In this article, we will explore the critical metrics essential for monitoring Apache Kafka effectively. Understanding and tracking these key metrics are crucial for ensuring the performance, reliability, and scalability of your Kafka clusters in real-time data processing environments.
Table of Contents
What is Apache Kafka?
Apache Kafka is a distributed streaming platform used for building real-time data pipelines and streaming applications. It’s like a highly efficient and scalable messaging system that can handle large volumes of data in real-time.
Apache Kafka Architecture
Let’s break down the components and their interaction using Zomato, a food delivery app, as an example:
Producers:
- In Kafka, producers are processes or applications that publish streams of data (records) to Kafka topics.

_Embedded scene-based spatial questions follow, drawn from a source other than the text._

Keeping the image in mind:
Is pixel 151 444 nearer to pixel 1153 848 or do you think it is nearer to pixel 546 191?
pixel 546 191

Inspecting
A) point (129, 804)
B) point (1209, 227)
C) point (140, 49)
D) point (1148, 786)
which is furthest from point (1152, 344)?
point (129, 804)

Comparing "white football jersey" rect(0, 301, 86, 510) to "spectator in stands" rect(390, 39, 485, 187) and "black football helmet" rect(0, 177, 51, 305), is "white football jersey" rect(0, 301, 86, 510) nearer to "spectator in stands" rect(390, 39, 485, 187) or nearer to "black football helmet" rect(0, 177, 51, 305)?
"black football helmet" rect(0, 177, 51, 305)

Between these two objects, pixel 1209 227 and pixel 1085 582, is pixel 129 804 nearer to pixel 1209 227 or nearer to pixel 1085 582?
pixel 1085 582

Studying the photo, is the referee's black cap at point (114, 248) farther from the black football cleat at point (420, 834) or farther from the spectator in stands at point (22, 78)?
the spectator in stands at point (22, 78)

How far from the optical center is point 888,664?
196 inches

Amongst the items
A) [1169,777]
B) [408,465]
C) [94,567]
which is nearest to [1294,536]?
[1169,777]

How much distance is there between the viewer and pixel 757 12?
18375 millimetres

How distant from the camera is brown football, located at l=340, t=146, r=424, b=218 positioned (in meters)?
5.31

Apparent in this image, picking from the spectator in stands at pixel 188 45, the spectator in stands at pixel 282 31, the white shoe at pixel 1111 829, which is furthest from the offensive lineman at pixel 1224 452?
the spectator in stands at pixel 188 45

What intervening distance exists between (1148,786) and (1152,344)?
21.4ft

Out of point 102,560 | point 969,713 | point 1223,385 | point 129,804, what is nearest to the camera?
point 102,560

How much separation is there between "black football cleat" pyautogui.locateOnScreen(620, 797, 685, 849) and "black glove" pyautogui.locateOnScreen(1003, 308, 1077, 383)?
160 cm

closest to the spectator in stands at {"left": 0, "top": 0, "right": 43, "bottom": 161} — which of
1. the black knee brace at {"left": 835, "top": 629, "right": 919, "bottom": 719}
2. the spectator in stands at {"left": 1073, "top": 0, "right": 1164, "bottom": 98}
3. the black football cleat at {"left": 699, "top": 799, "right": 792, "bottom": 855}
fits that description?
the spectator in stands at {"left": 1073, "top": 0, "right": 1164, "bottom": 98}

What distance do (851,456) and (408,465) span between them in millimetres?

- In Zomato’s case, various services could act as producers:
- An order placement service might publish a stream of records whenever a new order is created. This record could include details like customer ID, restaurant ID, and order items.
- A real-time location service might publish updates on the location of delivery personnel.
Brokers:
- Kafka brokers are servers that store the published streams of records. They act as the central nervous system of the Kafka architecture.
- Zomato would likely run a cluster of Kafka brokers to handle the high volume of data generated by its various services.
Topics:
- Topics are categories or feeds in Kafka where related records are grouped. A topic can have multiple partitions (shards) for scalability.
- Zomato could have topics for different purposes:
- A topic named “order_events” might hold all the order placement records.
- Another topic named “delivery_updates” might hold location updates for delivery personnel.
Consumers:
- Consumers are processes or applications that subscribe to topics of interest and consume the published streams of records.
- In Zomato’s scenario, various consumer applications might be subscribed to relevant topics:
- A service managing order deliveries might subscribe to the “order_events” topic to receive notifications about new orders and assign them to delivery personnel.
- A real-time tracking dashboard might subscribe to the “delivery_updates” topic to display the live location of delivery personnel.
Zookeeper:
- While not explicitly shown in the image, Kafka often uses Zookeeper, a distributed coordination service, for tasks like leader election (choosing a replica broker to handle reads/writes for a partition) and maintaining cluster configuration.
- In Zomato’s case, Zookeeper would ensure coordination among the Kafka brokers in the cluster.
Important Metrics to Monitor in Kafka
A few metrics are super important to have:
- Number of active controllers: should always be 1
Metric-kafka_controller_kafkacontroller_activecontrollercount
- Number of underreplicated partitions: should always be 0
Metric-kafka_cluster_partition_underreplicated
- Number of offline partitions: should always be 0
Metric-kafka_controller_kafkacontroller_offlinepartitionscount
Apache Kafka Metrics
Kafka metrics can be broken down into three categories:
- Kafka server (broker) metrics
- Kafka Producer metrics
- Kafka Consumer metrics
- Zookeeper metrics
- JVM Metrics
1.Broker Metrics
Monitoring and alerting on issues as they emerge in your broker cluster is critical since all messages must pass through a Kafka broker to be consumed.
Key Broker Metrics:
- Topic Activity: Track the volume of messages being produced and consumed across different topics. This helps identify popular topics, potential bottlenecks, and overall cluster load.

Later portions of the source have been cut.